The Roads Minister George Freeman has told a conference in London that the Government is pinning its transport policy around technology, to make the UK the leader in future mobility and decarbonisation.
Mr Freeman, who’s Minister for Future of Transport, was the keynote speaker at the Transport Ticketing Global event in Olympia, explaining that his new role was driven by the pace technology change and adding that the Prime Minister understands the integrated ticketing agenda.
Among the highlights of the speech, witnessed by representatives of ITS (UK), he said he wants to take the best lessons from London and take them around the country. He committed to simplifying the rail ticketing system, which is possible thanks to digital technology. “We must end split ticketing chaos,” he said. “We must give the people who are paying for this system the service they want and make sure that fares are fair. If technology didn’t exist, I’d scratch my head how to do it, but it does, whereas 10-15 years ago wouldn’t have been able to.
“When you buy a ticket, you buy an obligation to get you from A to B,” he added, “So an operator can’t only be responsible for one part of the journey – [as an industry] we have to make it work for passengers.”
Mr Freeman talked about the three-Ds – Disconnection, Digitalisation and Decarbonisation. He said we need to get connectivity to the people who are disconnected from public transport, while we have decarbonised our power industry very fast, now we have to do it to transport and that digitalisation is key to all of this. For example he said digital signalling can increase rail capacity by 20%.
“I am passionate about digitalisation fuelling the quiet revolution in transport,” he said.
“Why aren’t we exporting our solutions more?” he asked. “Could we not use our international leverage to make sure we’re doing technology transport more boldly.

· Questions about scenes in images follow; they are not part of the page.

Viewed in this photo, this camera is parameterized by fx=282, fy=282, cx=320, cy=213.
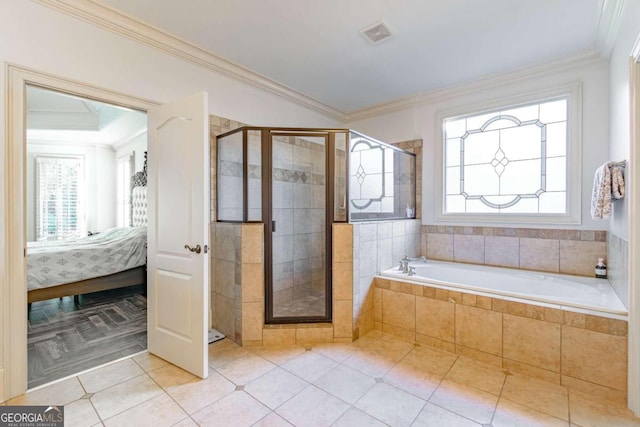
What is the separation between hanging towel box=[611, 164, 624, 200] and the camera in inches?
71.5

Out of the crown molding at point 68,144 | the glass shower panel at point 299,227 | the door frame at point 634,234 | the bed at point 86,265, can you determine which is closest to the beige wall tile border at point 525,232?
the door frame at point 634,234

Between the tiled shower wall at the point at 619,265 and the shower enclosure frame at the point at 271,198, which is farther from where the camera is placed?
the shower enclosure frame at the point at 271,198

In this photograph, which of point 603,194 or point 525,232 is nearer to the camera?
point 603,194

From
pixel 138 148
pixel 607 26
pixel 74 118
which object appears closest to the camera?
pixel 607 26

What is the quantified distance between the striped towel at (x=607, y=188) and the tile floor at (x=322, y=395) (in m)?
1.21

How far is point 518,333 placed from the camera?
78.7 inches

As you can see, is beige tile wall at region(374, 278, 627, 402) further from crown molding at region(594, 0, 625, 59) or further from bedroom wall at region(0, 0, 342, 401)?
bedroom wall at region(0, 0, 342, 401)

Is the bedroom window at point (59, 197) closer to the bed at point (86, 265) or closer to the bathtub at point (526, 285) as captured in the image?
the bed at point (86, 265)

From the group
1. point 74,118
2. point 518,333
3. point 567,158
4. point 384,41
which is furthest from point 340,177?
point 74,118

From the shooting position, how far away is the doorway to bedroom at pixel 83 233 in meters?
2.45

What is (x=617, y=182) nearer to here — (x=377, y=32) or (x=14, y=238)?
(x=377, y=32)

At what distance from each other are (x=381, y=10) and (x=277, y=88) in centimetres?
151

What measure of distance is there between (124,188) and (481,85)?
6142 millimetres

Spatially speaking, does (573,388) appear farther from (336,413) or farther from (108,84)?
(108,84)
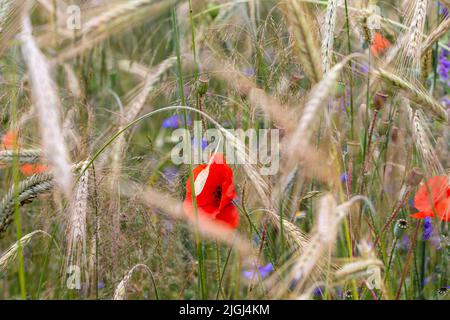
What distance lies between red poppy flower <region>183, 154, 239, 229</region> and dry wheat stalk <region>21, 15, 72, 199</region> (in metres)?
0.41

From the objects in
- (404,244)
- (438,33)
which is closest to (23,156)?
(438,33)

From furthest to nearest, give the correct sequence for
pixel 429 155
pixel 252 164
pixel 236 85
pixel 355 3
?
pixel 355 3 < pixel 236 85 < pixel 429 155 < pixel 252 164

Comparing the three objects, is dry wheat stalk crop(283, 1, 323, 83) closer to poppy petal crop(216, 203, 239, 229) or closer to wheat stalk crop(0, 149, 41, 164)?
poppy petal crop(216, 203, 239, 229)

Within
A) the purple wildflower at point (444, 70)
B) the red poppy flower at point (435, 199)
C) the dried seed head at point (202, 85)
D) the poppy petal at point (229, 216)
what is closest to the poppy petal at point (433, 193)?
the red poppy flower at point (435, 199)

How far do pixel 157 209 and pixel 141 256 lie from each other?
107 mm

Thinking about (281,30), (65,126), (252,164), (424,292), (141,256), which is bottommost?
(424,292)

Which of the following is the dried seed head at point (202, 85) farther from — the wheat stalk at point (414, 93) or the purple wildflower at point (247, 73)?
the wheat stalk at point (414, 93)

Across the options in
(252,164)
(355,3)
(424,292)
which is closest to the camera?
(252,164)

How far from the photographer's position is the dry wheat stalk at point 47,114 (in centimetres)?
66

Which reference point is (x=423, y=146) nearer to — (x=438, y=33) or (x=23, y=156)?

“I’m also future of mobility minster regarding the Industrial Grand Challenge,” he said. “I am committed to leading in future of mobility which means thinking boldly – what MaaS looks like, what AI and machine learning could do if we really embrace it. How might we create test beds for showcasing and testing those technologies so we can use them with real people in real travel-to-work scenarios every day?”

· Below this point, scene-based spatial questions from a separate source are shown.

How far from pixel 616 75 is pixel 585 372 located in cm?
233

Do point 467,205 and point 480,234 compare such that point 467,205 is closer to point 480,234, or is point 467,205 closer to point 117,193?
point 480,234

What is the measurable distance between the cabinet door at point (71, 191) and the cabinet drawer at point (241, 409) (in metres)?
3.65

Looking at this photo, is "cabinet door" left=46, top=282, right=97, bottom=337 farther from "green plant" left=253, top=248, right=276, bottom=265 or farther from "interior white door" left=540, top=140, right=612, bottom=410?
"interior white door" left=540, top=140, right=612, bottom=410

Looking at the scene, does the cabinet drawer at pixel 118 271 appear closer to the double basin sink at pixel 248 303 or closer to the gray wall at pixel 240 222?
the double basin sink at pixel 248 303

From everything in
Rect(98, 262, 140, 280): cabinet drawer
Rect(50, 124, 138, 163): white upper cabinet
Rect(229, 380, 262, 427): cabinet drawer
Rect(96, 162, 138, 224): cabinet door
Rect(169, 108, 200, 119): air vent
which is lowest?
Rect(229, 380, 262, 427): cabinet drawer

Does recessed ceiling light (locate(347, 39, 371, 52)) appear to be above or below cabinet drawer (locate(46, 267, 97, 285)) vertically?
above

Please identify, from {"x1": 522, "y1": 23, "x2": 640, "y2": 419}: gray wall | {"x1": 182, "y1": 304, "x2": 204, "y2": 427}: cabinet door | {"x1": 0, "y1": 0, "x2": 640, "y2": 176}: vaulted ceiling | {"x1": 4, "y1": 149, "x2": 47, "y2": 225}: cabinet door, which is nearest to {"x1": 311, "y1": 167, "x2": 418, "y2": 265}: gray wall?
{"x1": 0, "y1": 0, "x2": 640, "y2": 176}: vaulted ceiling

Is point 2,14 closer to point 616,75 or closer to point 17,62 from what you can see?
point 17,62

Addressing the room he pointed out too many people visit to London and see the contactless ticketing solutions and go back to their homes and wonder why they can’t do that where they live. “And they’re right,” he said. “We need to change this and help everyone enjoy the benefits of digitalisation.”
He also discussed integration of buses promising a “better deal for buses” – properly investing in the network and integrating bus and train data. He said the bus network is “not longer to be the rump of 1950s Britain”.
And he promised to support innovation. “Citimapper wasn’t invented by a minister,” he said. “So we need to help entrepreneurs to deliver their ideas.” He suggested using future mobility zones as test beds for new solutions.
“It’s an industrial strategy for the UK to lead in future mobility strategy and a decarbonisation strategy,” he concluded. “These two together we have a chance to make it work because they complement each other. This strategy is fundamental to the global opportunity.”